4.1. Clinical Notes Dataset

We used a public dataset called FairCLIP developed by Harvard researchers, as described in [27]. FairCLIP contains 10,000 clinical notes paired with fundus images from 10,000 glaucoma patients who received glaucoma services at Massachusett Eye and Ear. We only used the 10,000 clinical notes for our study to investigate the performance of glaucoma detection using clinical notes only. These clinical notes contain rich textual information recorded during patient visits. The dataset also includes demographic attributes such as age, gender, race, ethnicity, language, and marital status, which can influence glaucoma diagnosis and model fairness.

The clinical notes have an average length of 925 characters, capturing detailed descriptions of the patient history, examination findings, and disease progression. The dataset is relatively balanced, with 50.48% of cases labeled as glaucoma-positive and 49.52% labeled as glaucoma-negative. In this dataset, 76.9% of data are for the White race, 14.9% for the Black race, and 8.19% for the Asian race.

4.2. Experimental Setup

To assess the performance of the deep learning models, the following standard classification metrics were employed:

Area Under the Receiver Operating Characteristic Curve (AUC-ROC): Measured the model’s ability to distinguish between glaucoma and non-glaucoma cases.
Accuracy: Proportion of correctly classified cases.
Sensitivity (Recall): Measured the percentage of glaucoma cases correctly identified by the model.
Specificity: Measured the percentage of correctly classified non-glaucoma cases.
Confusion Matrix: Provided insight into false positive and false negative rates.

4.3. Model Parameters

In this study, the LSTM model consisted of two layers, with the first LSTM layer containing 32 hidden units and the second layer containing 16 hidden units. Each layer applied L1 and L2 regularization to prevent overfitting, along with batch normalization and a dropout rate of 0.3 to enhance model generalization. The model was trained using the Adam optimizer with a learning rate of 0.001 for 14 epochs and a batch size of 32.

Regarding the CNN model, the model designed to extract key textual features comprised two convolutional layers. The first convolutional layer had 64 filters, while the second had 32 filters, both utilizing a kernel size of 5. ReLU activation was applied throughout the network, followed by max pooling layers to reduce dimensionality. A global max pooling layer preceded the fully connected layer, which consisted of 32 units with ReLU activation.

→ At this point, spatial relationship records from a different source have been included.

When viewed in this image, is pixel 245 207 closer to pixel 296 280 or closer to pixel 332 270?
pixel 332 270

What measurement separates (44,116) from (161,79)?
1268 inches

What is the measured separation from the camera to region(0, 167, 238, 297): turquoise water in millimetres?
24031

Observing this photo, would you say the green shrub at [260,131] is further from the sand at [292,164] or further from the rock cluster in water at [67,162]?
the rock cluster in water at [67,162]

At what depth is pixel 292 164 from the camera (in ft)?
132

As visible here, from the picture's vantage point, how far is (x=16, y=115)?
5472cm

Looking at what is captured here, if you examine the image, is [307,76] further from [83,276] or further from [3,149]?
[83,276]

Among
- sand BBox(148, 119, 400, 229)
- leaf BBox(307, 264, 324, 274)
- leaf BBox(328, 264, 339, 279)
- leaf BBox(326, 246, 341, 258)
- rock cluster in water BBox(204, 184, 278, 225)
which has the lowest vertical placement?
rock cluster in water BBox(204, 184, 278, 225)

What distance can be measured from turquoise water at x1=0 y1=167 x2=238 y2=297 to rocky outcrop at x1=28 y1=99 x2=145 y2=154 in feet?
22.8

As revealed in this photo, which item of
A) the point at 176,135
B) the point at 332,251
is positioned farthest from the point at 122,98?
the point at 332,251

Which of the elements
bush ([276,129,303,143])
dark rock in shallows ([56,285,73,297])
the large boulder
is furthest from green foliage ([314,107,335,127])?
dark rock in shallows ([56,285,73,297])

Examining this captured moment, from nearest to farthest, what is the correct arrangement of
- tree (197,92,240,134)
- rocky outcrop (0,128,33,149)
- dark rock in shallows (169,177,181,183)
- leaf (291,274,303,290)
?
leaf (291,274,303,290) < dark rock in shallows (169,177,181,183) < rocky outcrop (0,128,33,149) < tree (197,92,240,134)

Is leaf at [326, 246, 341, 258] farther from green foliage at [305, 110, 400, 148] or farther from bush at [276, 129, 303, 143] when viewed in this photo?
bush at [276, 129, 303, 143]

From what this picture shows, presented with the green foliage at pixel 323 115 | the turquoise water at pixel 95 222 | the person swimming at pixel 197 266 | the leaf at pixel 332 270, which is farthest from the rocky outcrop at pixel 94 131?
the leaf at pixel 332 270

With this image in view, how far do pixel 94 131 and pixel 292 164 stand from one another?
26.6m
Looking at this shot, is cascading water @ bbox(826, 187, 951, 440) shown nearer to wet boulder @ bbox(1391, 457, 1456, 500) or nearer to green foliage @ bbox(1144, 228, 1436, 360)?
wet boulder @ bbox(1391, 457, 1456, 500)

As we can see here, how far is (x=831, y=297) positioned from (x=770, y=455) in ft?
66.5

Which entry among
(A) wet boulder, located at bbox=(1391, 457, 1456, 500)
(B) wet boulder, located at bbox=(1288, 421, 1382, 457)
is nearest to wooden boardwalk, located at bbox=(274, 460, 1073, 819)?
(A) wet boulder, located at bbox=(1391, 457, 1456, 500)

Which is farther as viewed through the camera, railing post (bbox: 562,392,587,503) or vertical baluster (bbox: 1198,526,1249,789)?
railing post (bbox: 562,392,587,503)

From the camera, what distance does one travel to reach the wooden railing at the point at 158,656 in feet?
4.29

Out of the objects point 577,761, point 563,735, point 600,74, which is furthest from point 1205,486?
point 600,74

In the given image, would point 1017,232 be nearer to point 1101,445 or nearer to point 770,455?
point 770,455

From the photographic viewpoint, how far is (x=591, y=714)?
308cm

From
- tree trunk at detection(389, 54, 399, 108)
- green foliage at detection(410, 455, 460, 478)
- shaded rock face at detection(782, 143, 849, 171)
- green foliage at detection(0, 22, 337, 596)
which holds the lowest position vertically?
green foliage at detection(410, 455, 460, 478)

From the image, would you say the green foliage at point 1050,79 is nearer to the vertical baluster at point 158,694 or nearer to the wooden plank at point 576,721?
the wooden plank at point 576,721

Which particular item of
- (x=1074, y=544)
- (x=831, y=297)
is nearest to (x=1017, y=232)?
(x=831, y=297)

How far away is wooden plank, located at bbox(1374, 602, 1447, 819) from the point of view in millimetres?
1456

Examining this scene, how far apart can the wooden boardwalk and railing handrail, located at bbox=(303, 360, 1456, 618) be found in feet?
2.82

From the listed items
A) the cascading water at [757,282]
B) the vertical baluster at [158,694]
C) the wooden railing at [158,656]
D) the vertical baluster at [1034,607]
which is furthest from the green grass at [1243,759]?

Similarly to the LSTM model, the CNN was trained using the Adam optimizer with a learning rate of 0.001 for 14 epochs and a batch size of 32. Regularization techniques, including dropout with a rate of 0.3, were implemented to mitigate overfitting.

5. Results and Discussion

5.1. Token Importance Analysis Using Grad-CAM

The first analysis, the results of which are shown in Figure 4, showed the most important words in predicting glaucoma from a single clinical note, demonstrating that terms related to optic nerve damage, vision loss, and intraocular pressure had high Grad-CAM scores.

The second analysis, the results of which are shown in Figure 5, aggregated token importance scores across all clinical notes, revealing that words such as “damage”, “drops”, “cup”, and “blindness” consistently contributed most to the model’s decision-making.

The results align with clinical knowledge, as these terms are highly relevant to glaucoma diagnosis and management. This analysis improves the interpretability of our CNN-based prediction model, ensuring that predictions are driven by medically meaningful terms.

5.2. LSTM Model Performance

In this study, clinical notes from FairCLIP datasets [13] were used for training the models. The LSTM model was used to detect glaucoma from clinical notes by leveraging the temporal relationships inherent in textual data.

To mitigate overfitting in the LSTM model, we incorporated multiple regularization techniques. We applied dropout layers (0.5 and 0.6) to prevent the co-adaptation of neurons and enhance generalization. To further improve model robustness, L1 and L2 regularization were used in both LSTM and dense layers, preventing excessive weight growth. Additionally, an early-stopping mechanism was implemented, monitoring the validation loss and halting training when performance degradation was detected. These strategies collectively enhanced the model’s ability to generalize while maintaining optimal predictive accuracy. The training and validation loss plot, Figure 6, shows a steady decrease over 14 epochs, indicating effective learning. However, while regularization techniques such as dropout and early stopping helped control overfitting, the slight divergence between the training and validation losses in later epochs suggests residual overfitting, potentially limiting the model’s generalizability.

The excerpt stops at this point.